──────── Text excerpt

Matt Larson: Yep. Not a hundred percent certain, but I think it falls under OTARD guidelines because A) it's, it's a, it's a temporary structure. It's under 30 feet, so we're generally not deploying anywhere near an airport so we don't need to worry about any kind of FAA regulations. Um, there's no permitting to like do you trenching or dig a hole or to run fiber power to or anything like that. So it's really like literally the fastest way to try and deploy Internet into a location. So, the way we have this lined up for that county is we're looking at placing probably 10 of those portable towers out there and each one, the idea is each one should have probably a 200 to 250 meg, uh, worth of backbone capacity and should have enough capacity to handle like up to 75 customers. We kind of conservatively estimate that if we put up, put up an access point we could probably put about 25 people in these towers. We typically will have three sectors. So we dropped those out, and then we go around and once they're there we visit them once a year hopefully, unless there's, you know, damage or lightning or something like that.
Christopher Mitchell: Are they vulnerable to wind and things like that? I mean, I'm curious, you said they're not, they're not permanent structures. So how long does something like that last and what happens next?
Matt Larson: The very first one we installed, I think we've had it up for five years, it is between Hannah and Rawlins, Wyoming. If there's a windier place in the US, you would be very hard pressed to find it because that place, the wind just blows and blows and blows. But we are on top of the hill there and it has had four pretty big dishes on it. Uh, we may have actually added another dish to it, but it's got four good sized two foot or larger dishes on and it's been sitting there for five years and we have never had a problem with it. I'm not saying one couldn't get tipped over and knocked over, but if it does, there's bigger problems in the area.
Christopher Mitchell: [Laughter]
Matt Larson: So I, my experience with them has just been a, it's been fantastic having a tool like that and you know, and the, the other thing that's really nice and we really haven't had to worry about this yet, uh, is, you know, if we have a dispute with the land owner or something comes up and we can't keep it at that location, then we pack everything up and we move it to a new location.
Christopher Mitchell: Well, that's what I was curious about also you, I mean with a landowner agreement, is that typically, I've heard some people talk about just giving the landowner free Internet access. I'm guessing it varies from landowner to landowner.

────────────────

_Jobs_:
- a) Translate this sentence from the interview transcript into German: "We typically will have three sectors."
- b) Write out the rows, starting with the line containing "From this vantage" and going on through the end of the rows.
The interview transcript and the rows below it are unrelated.

──────── Dataset entries

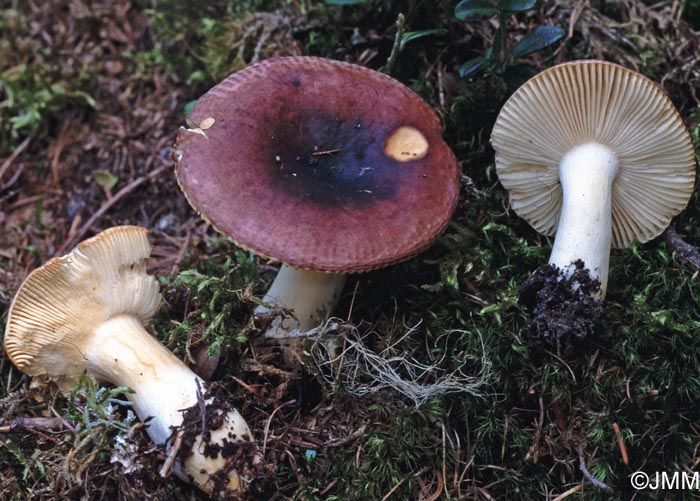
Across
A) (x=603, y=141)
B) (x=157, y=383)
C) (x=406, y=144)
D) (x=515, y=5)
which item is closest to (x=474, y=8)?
(x=515, y=5)

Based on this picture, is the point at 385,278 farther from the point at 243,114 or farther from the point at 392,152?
the point at 243,114

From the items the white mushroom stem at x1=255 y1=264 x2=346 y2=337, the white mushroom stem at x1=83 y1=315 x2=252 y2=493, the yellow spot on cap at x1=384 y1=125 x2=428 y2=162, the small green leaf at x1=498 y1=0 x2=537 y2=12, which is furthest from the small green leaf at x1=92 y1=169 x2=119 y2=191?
the small green leaf at x1=498 y1=0 x2=537 y2=12

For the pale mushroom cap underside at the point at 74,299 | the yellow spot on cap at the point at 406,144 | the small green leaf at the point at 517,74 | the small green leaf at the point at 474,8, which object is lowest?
the pale mushroom cap underside at the point at 74,299

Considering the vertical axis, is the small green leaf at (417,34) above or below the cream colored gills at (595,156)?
above

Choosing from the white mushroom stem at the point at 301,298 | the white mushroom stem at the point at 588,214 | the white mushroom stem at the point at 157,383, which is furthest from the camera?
the white mushroom stem at the point at 301,298

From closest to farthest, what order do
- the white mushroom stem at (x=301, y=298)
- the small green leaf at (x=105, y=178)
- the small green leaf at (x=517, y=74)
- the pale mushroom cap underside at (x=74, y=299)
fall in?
the pale mushroom cap underside at (x=74, y=299) < the white mushroom stem at (x=301, y=298) < the small green leaf at (x=517, y=74) < the small green leaf at (x=105, y=178)

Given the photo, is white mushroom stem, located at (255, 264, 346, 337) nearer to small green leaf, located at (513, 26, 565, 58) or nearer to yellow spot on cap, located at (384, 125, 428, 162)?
yellow spot on cap, located at (384, 125, 428, 162)

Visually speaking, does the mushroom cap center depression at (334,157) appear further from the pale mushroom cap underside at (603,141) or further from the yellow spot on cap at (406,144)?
the pale mushroom cap underside at (603,141)

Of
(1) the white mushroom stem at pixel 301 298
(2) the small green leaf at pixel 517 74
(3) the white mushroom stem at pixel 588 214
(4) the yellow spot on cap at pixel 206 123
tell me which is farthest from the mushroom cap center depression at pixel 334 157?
(3) the white mushroom stem at pixel 588 214
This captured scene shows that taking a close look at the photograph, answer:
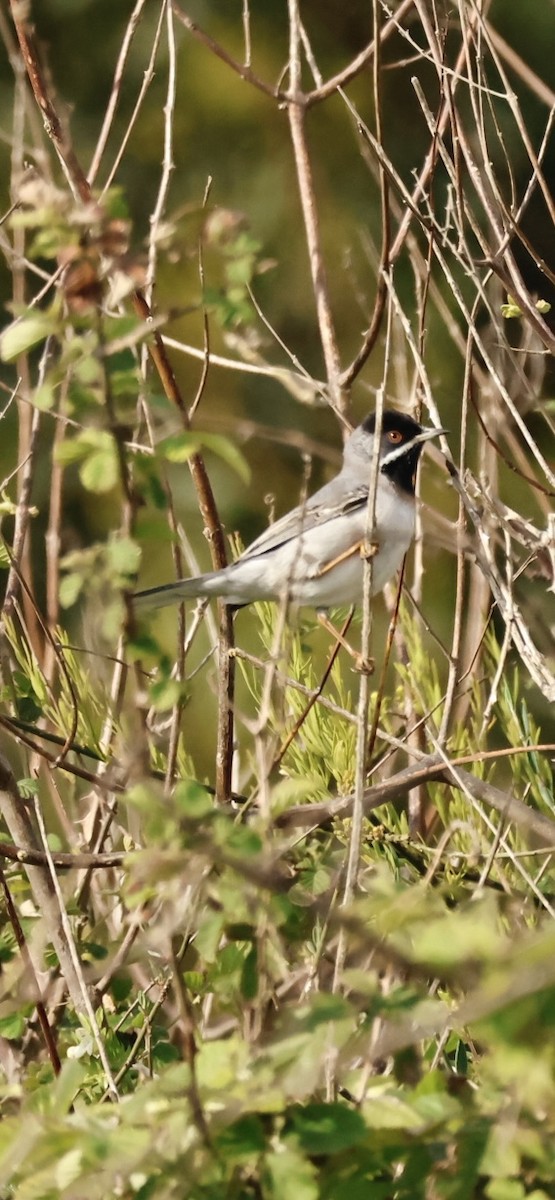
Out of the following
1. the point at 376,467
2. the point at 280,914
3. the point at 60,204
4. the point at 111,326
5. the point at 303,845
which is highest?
the point at 60,204

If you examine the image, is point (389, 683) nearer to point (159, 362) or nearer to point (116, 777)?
point (116, 777)

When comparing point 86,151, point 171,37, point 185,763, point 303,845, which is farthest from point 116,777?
point 86,151

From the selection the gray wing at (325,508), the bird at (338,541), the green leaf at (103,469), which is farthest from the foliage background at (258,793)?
the gray wing at (325,508)

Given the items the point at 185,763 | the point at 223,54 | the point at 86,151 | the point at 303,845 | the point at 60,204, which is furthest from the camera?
the point at 86,151

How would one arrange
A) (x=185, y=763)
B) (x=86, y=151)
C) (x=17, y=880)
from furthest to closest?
(x=86, y=151) → (x=185, y=763) → (x=17, y=880)

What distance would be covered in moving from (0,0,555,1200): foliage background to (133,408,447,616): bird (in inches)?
4.3

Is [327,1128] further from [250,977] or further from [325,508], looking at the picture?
[325,508]

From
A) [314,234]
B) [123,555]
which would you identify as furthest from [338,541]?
[123,555]

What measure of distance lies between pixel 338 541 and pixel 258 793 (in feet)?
5.92

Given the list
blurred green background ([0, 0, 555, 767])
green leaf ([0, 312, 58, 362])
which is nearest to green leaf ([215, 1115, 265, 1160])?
green leaf ([0, 312, 58, 362])

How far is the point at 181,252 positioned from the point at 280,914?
67 centimetres

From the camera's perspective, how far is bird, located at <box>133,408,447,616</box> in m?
2.99

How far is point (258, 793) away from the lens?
6.07ft

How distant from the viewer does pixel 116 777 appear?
9.13ft
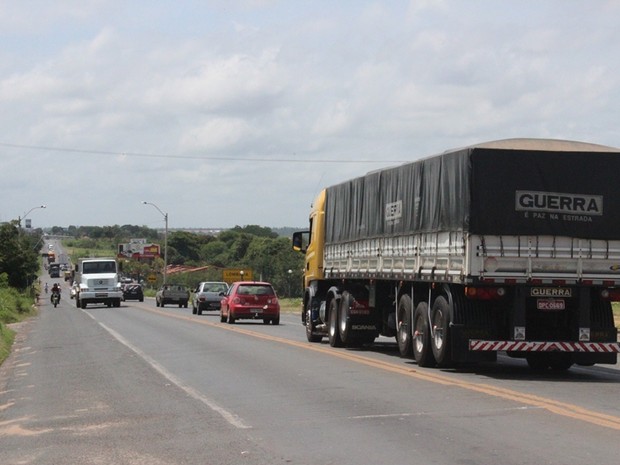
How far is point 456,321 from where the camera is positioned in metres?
16.9

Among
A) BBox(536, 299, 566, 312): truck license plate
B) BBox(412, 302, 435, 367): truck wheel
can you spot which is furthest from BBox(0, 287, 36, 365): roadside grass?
BBox(536, 299, 566, 312): truck license plate

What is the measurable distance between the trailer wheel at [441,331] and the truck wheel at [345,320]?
211 inches

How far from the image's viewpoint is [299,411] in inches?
518

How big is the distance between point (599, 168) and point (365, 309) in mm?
7369

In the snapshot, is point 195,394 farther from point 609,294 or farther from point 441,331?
point 609,294

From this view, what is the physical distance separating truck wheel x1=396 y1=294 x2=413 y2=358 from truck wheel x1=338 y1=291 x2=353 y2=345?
308 cm

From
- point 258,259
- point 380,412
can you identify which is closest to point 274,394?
point 380,412

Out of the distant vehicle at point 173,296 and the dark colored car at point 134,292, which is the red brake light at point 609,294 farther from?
the dark colored car at point 134,292

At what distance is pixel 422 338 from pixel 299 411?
18.6ft

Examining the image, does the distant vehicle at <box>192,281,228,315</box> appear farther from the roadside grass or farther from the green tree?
the green tree

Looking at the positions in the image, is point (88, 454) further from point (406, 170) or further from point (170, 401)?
point (406, 170)

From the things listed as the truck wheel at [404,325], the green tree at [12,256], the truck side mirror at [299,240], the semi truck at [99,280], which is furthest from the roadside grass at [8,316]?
the green tree at [12,256]

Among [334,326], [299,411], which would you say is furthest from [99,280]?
[299,411]

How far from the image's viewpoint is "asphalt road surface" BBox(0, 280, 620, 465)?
33.5 ft
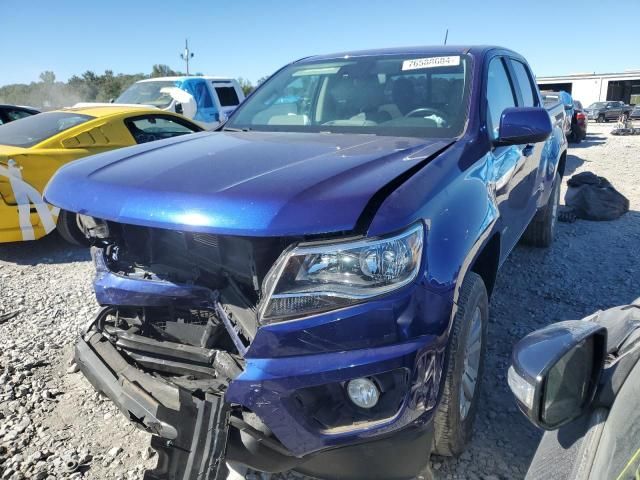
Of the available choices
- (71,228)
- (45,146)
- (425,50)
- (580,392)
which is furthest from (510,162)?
(45,146)

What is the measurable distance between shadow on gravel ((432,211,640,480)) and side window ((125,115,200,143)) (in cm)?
412

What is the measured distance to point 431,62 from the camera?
9.71 ft

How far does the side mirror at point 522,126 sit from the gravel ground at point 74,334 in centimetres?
134

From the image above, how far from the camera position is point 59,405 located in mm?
→ 2721

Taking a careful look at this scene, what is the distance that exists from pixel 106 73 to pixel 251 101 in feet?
172

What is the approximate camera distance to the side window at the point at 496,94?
9.08ft

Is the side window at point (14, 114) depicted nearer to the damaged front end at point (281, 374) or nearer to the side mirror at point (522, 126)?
the damaged front end at point (281, 374)

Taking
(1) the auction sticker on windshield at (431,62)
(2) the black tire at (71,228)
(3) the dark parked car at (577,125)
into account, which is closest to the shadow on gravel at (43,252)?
(2) the black tire at (71,228)

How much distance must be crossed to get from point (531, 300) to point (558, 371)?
3.03 m

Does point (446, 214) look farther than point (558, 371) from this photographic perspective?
Yes

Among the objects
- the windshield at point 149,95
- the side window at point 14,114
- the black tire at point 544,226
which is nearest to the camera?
the black tire at point 544,226

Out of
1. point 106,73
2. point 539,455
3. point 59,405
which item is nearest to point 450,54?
point 539,455

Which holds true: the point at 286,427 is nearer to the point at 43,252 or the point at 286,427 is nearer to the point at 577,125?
the point at 43,252

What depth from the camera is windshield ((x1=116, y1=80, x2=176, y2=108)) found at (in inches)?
387
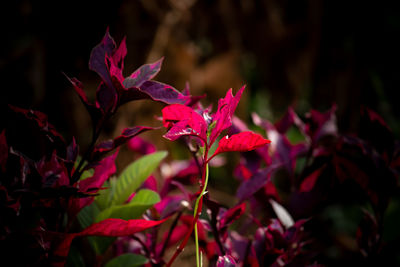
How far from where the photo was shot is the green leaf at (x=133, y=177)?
1.77 feet

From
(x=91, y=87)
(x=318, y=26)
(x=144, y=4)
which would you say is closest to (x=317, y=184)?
(x=91, y=87)

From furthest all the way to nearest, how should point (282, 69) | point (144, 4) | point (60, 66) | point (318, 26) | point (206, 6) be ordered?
point (282, 69)
point (318, 26)
point (206, 6)
point (144, 4)
point (60, 66)

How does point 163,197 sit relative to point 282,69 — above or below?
above

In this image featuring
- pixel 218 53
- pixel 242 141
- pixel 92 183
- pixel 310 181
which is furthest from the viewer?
pixel 218 53

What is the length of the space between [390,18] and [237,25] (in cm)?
93

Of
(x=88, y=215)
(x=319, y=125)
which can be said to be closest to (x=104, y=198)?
(x=88, y=215)

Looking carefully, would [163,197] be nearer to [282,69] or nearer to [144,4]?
[144,4]

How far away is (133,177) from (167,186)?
0.12m

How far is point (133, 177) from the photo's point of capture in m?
0.54

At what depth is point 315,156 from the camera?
60cm

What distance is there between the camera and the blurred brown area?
1.21 m

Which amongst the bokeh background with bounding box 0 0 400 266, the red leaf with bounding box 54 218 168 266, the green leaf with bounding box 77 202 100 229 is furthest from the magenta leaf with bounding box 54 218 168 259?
the bokeh background with bounding box 0 0 400 266

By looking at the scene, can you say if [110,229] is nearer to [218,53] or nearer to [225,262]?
[225,262]

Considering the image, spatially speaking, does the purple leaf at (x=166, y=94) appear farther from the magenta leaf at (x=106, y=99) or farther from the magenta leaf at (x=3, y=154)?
the magenta leaf at (x=3, y=154)
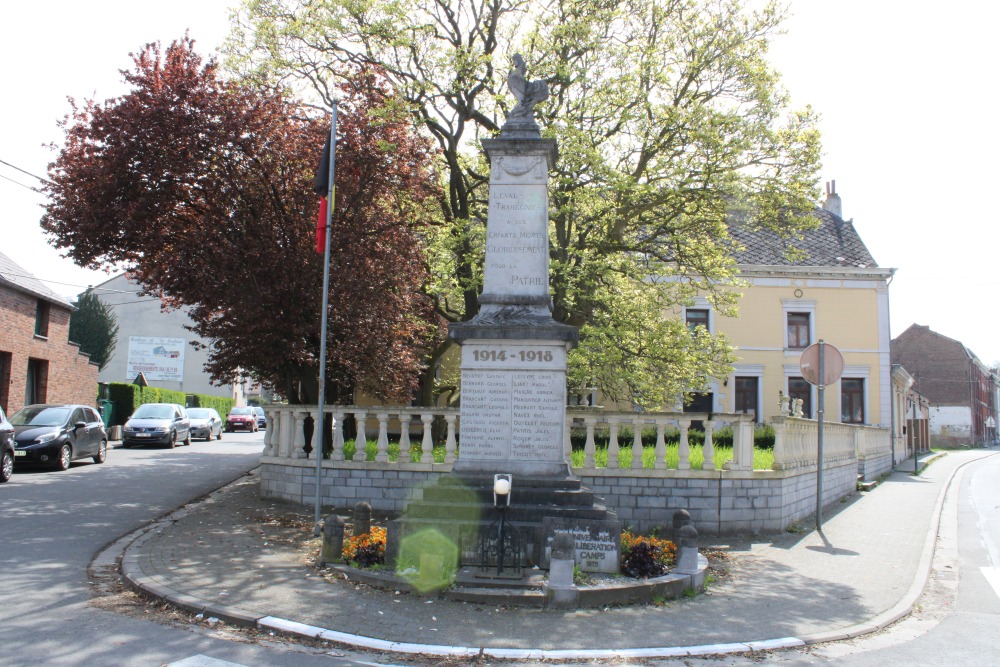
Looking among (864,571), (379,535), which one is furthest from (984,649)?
(379,535)

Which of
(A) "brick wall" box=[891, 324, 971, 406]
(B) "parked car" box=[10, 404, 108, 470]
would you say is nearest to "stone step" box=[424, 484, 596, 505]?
(B) "parked car" box=[10, 404, 108, 470]

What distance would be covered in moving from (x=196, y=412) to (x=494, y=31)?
2477cm

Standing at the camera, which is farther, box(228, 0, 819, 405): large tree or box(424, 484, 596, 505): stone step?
box(228, 0, 819, 405): large tree

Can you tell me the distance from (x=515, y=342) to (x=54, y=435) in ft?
43.8

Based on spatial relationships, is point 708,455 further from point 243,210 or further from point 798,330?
point 798,330

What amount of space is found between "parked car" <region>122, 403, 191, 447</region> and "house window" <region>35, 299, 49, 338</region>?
14.2 ft

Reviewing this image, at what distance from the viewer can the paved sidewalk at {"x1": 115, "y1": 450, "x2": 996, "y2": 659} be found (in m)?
6.32

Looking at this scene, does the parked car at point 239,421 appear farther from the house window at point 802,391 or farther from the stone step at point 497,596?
the stone step at point 497,596

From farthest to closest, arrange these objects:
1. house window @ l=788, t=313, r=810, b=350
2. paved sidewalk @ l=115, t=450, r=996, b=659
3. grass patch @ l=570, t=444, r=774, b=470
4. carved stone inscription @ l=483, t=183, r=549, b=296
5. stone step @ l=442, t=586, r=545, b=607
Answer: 1. house window @ l=788, t=313, r=810, b=350
2. grass patch @ l=570, t=444, r=774, b=470
3. carved stone inscription @ l=483, t=183, r=549, b=296
4. stone step @ l=442, t=586, r=545, b=607
5. paved sidewalk @ l=115, t=450, r=996, b=659

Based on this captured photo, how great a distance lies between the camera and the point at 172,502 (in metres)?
13.6

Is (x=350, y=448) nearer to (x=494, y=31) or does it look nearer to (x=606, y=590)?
(x=606, y=590)

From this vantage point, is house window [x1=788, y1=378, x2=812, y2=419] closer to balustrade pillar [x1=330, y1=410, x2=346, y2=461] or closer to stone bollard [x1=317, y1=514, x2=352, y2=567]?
balustrade pillar [x1=330, y1=410, x2=346, y2=461]

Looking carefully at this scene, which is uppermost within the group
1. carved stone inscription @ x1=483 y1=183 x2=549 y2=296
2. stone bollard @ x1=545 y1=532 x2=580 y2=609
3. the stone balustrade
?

────────────────

_Completed exercise_:
- a) Normalerweise haben wir drei Sektoren.

- b)
From this vantage point, is house window [x1=788, y1=378, x2=812, y2=419] closer to balustrade pillar [x1=330, y1=410, x2=346, y2=461] or closer to stone bollard [x1=317, y1=514, x2=352, y2=567]?
balustrade pillar [x1=330, y1=410, x2=346, y2=461]

Looking carefully at this scene, which is uppermost within the group
1. carved stone inscription @ x1=483 y1=183 x2=549 y2=296
2. stone bollard @ x1=545 y1=532 x2=580 y2=609
3. the stone balustrade
?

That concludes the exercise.